Ces coupes budgétaires interviennent « au moment même où les acteurs économiques de la bio réinvestissent dans l’innovation, la structuration des filières, et l’accessibilité pour tous ». Elles pourraient mettre « un coup d’arrêt brutal à la dynamique de reprise observée ces derniers mois ». La fédération ne comprend pas ces décisions « à rebours des attentes des Français » alors que ceux-ci « s’inquiètent de leur exposition aux pesticides chimiques », estiment la Maison de la bio et Natexbio, et que l’agriculture biologique représente selon eux « la seule garantie publique de non-utilisation de pesticides de synthèse ».
« On va finir par croire qu’Annie Genevard veut à tout prix la peau de l’agriculture biologique », lance Loïc Madeline, co-président de la Fédération nationale d’agriculture biologique (Fnab). Puisque la ministre, dit-il, « refuse de réallouer les reliquats massifs de l’aide conversion biologique sur du soutien au maintien des filières » et « ne dit rien sur le crédit d’impôt bio qui doit être renouvelé cette année ». Aussi, dans un communiqué du 20 mai, la Fnab « propose à l’ensemble des députés de travailler sur une résolution transpartisane de soutien à l’agriculture biologique ».
L’Agence bio se défend
L’avenir de l’Agence bio est par ailleurs plus qu’incertain. Outre ces coupes budgétaires pour 2025, l’agence serait menacée de suppression ou de fusion selon des documents ministériels consultés cette semaine par l’AFP.
L’Agence bio, dont les administrateurs sont en majorité des agriculteurs, regroupe des organisations professionnelles pour l’information, la promotion et l’accompagnement des acteurs du secteur bio. « Reconnue pour son efficacité », « acteur de référence », forte d’une « capacité à fédérer » : l’Agence bio se défend face aux critiques récurrentes sur son coût de fonctionnement.
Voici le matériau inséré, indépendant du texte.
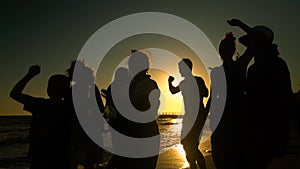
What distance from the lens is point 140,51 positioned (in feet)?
17.6

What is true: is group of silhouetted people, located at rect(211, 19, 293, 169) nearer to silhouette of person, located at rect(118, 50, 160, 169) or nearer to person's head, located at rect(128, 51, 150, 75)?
silhouette of person, located at rect(118, 50, 160, 169)

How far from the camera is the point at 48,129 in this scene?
4.44 meters

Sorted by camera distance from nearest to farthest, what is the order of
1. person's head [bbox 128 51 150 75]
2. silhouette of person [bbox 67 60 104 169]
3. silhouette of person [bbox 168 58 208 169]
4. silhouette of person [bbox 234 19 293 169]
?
silhouette of person [bbox 234 19 293 169]
person's head [bbox 128 51 150 75]
silhouette of person [bbox 67 60 104 169]
silhouette of person [bbox 168 58 208 169]

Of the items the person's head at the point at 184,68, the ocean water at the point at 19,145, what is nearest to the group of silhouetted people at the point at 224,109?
the person's head at the point at 184,68

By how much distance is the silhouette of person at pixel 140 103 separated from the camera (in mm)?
5098

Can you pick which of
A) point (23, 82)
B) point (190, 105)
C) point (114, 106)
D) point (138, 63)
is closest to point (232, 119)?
point (138, 63)

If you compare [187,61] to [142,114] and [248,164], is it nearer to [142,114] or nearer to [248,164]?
[142,114]

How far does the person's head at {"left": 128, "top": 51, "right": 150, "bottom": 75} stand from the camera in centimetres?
529

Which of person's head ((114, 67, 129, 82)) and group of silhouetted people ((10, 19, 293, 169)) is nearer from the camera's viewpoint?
group of silhouetted people ((10, 19, 293, 169))

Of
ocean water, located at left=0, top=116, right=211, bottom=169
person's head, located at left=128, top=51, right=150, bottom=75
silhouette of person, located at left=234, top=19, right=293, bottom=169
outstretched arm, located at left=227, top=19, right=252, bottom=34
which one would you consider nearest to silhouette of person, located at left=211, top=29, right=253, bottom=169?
silhouette of person, located at left=234, top=19, right=293, bottom=169

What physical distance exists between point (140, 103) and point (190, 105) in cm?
208

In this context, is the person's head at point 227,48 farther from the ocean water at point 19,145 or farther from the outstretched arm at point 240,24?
the ocean water at point 19,145

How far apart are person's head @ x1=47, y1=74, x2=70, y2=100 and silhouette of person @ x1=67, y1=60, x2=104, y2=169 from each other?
0.57 m

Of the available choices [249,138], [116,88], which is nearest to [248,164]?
[249,138]
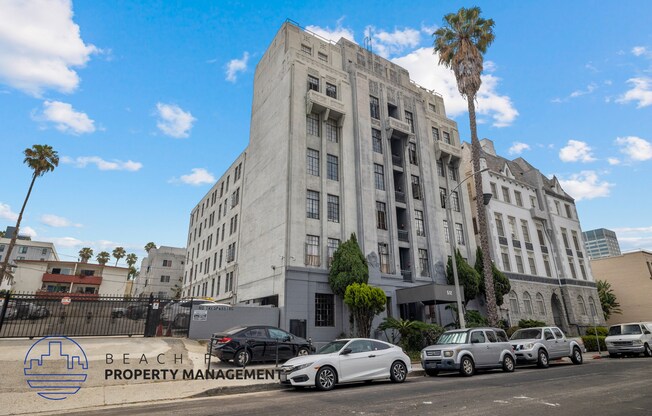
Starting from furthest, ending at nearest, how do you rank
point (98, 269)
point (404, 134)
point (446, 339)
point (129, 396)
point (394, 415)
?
1. point (98, 269)
2. point (404, 134)
3. point (446, 339)
4. point (129, 396)
5. point (394, 415)

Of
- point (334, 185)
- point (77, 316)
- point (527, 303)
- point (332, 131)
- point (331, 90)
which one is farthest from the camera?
point (527, 303)

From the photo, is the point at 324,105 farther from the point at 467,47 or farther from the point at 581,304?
the point at 581,304

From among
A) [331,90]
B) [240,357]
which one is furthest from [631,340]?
[331,90]

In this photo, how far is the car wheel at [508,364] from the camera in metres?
14.9

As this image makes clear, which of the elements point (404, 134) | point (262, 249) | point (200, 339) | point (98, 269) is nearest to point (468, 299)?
point (404, 134)

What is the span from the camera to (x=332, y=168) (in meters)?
26.9

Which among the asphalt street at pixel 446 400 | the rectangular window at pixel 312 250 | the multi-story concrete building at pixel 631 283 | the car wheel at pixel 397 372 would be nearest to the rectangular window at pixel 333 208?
the rectangular window at pixel 312 250

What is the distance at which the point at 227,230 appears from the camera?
38375 mm

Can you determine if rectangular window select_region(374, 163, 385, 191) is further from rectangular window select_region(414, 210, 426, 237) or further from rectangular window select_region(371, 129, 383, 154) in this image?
rectangular window select_region(414, 210, 426, 237)

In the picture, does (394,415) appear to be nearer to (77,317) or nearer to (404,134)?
(77,317)

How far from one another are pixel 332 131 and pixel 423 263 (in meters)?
12.9

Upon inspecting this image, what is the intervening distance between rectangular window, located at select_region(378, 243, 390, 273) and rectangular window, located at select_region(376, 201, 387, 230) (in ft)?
4.72

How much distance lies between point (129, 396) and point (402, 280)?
20.1 metres

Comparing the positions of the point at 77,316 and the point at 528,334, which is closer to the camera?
the point at 528,334
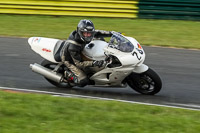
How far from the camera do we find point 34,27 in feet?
54.3

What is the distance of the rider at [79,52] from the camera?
855cm

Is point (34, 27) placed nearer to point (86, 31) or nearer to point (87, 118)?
point (86, 31)

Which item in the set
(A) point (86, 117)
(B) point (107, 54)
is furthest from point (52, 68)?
(A) point (86, 117)

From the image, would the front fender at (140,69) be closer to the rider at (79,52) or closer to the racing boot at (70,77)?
the rider at (79,52)

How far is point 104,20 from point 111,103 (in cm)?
1071

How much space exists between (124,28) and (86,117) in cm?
1046

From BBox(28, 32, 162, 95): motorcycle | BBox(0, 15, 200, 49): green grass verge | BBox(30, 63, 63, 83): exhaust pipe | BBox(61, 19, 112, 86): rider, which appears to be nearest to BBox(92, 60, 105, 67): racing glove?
BBox(61, 19, 112, 86): rider

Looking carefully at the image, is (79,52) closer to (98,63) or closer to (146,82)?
(98,63)

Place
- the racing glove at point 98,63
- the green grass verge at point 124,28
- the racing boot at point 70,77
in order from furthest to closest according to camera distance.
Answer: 1. the green grass verge at point 124,28
2. the racing boot at point 70,77
3. the racing glove at point 98,63

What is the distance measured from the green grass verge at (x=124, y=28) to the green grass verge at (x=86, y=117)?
718 centimetres

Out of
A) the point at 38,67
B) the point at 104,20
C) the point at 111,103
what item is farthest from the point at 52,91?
the point at 104,20

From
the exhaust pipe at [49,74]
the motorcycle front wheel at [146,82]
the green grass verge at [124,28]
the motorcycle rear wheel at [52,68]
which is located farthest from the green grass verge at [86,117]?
the green grass verge at [124,28]

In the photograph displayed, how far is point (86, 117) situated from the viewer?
20.7 feet

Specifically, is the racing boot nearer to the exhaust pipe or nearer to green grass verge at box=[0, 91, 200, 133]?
the exhaust pipe
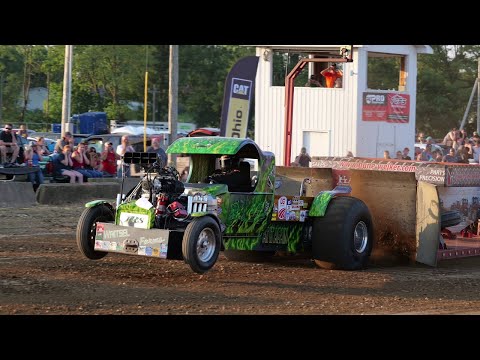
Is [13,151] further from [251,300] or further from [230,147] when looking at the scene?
[251,300]

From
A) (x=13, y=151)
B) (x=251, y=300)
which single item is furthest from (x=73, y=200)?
(x=251, y=300)

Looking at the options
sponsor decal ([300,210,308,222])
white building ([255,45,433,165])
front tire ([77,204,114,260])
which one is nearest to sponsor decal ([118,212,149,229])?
front tire ([77,204,114,260])

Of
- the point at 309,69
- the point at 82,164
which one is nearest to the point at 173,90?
the point at 309,69

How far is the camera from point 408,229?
42.2 feet

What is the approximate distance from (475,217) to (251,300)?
571cm

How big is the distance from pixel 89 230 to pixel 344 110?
17.0 m

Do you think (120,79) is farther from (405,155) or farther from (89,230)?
(89,230)

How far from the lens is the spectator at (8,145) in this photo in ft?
66.8

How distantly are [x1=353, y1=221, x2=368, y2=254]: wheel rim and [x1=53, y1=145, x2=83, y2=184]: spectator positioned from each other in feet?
33.6

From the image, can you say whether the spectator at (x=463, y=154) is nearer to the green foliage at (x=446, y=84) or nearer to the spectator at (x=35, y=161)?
the spectator at (x=35, y=161)

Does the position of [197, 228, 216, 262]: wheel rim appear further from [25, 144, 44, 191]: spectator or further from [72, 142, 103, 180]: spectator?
[72, 142, 103, 180]: spectator

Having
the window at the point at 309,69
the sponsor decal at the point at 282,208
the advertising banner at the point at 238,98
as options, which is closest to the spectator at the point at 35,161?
the advertising banner at the point at 238,98

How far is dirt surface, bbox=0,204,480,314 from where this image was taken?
9.36 metres

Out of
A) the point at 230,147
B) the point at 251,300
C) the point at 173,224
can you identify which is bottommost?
the point at 251,300
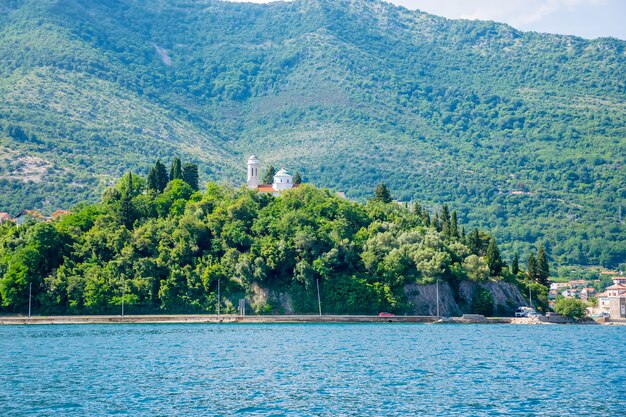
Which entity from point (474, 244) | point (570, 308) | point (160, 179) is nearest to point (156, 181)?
point (160, 179)

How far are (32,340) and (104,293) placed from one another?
33526mm

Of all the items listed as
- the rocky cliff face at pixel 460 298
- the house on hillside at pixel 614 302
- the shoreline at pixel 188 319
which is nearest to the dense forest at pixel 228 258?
the rocky cliff face at pixel 460 298

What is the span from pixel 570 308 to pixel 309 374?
78.2m

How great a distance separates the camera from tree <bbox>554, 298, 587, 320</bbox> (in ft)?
425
Dans son communiqué, elle parle entre autres de « C’est bio la France » comme d’une campagne qui « marche » : « Nous avons observé une augmentation des ventes de bio de 5 % partout où la campagne, qui renforçait la compréhension et l’envie de bio, était déployée ». Auditionnée le 29 janvier à l’Assemblée nationale sur ses missions, l’Agence bio s’exprimera également jeudi 22 mai devant les sénateurs.
Le fonds maintenu au-delà de l’enveloppe traditionnelle, selon le ministère
« Annie Genevard réitère le plein engagement du gouvernement en faveur de l’agriculture biologique à l’occasion des 40 ans de la création du label AB », titre le communiqué du ministère de l’Agriculture du 22 mars. La ministre y souligne notamment l’ambition gouvernementale « toujours déterminée » à atteindre les 18 % de surfaces agricoles en bio en 2027.
S’agissant des soutiens financiers, « le ministère de l’Agriculture et de la Souveraineté alimentaire s’est fortement mobilisé pour maintenir le Fonds avenir bio, à hauteur de 8,8 millions d’euros en 2025, soit un niveau supérieur à l’enveloppe traditionnellement allouée hors dépenses exceptionnelles », indique-t-elle. Entre 2021 et 2024, ce fonds avait « pu être exceptionnellement renforcé par le Plan France relance et par les moyens consacrés à la planification écologique ». Il était de 8 millions d’euros auparavant.
Enfin, sur le plan de la communication, le ministère se dit « engagé aux côtés de la filière pour mobiliser des fonds européens dès cette année ».
(1) La Maison de la bio et Natexbio fédèrent des organisations professionnelles du secteur, allant des producteurs, transformateurs, distributeurs et certificateurs bio.